Most storage managers focus on host filesystems because they're easy to measure and highly visible. On Unix systems, the ubiquitous (but non-standard) df command shows usable and used storage space in file systems. For Windows systems, the same information is available in the drive properties window. In both cases, filesystem storage is the first line of visibility to both system managers and users.
Uncovering raw storage on hosts is often a little more difficult. Each Unix flavor has its own command for querying visible storage, be it Solaris' format, HP-UX's diskinfo or AIX's lsdev. These commands are intended to show visible storage units, but the LUNs aren't intended for utilization metric collection. In storage area networks (SANs), a single LUN can be presented to a host multiple times to enable multipathing software to function. Many SANs also allow some hosts to see each other's LUNs. Simply adding up the total size of the LUNs shown by diskinfo can lead to an overstatement of raw storage. You must use the device serial numbers shown by commands like EMC's syminq and AIX's lscfg to identify individual disks.

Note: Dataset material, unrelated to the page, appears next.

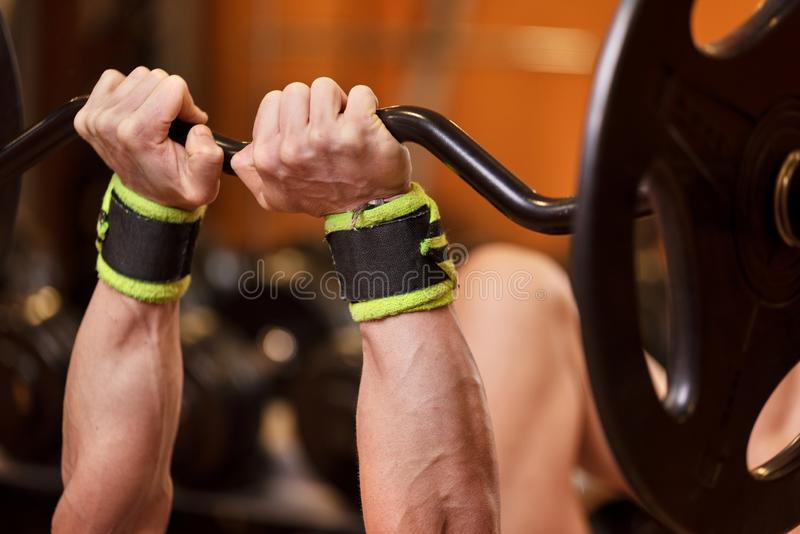 Handsome young muscular man close up, doing bench french press workout with barbell in gym. royalty free stock photography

Like the Matryoshka dolls, there's more than one layer of storage utilization. Storage arrays can also abstract raw disk space into usable storage and present it to hosts, as illustrated in "Utilization can be a matter of perspective." To a storage array, space is used when it's dedicated for use by a host, whether or not it is part of a file system or even visible to the intended host. When they're installed, many SANs are configured to present all available storage to hosts according to their projected usage, and much of this goes unused. It's not uncommon to discover that 25% of assigned LUNs aren't in use.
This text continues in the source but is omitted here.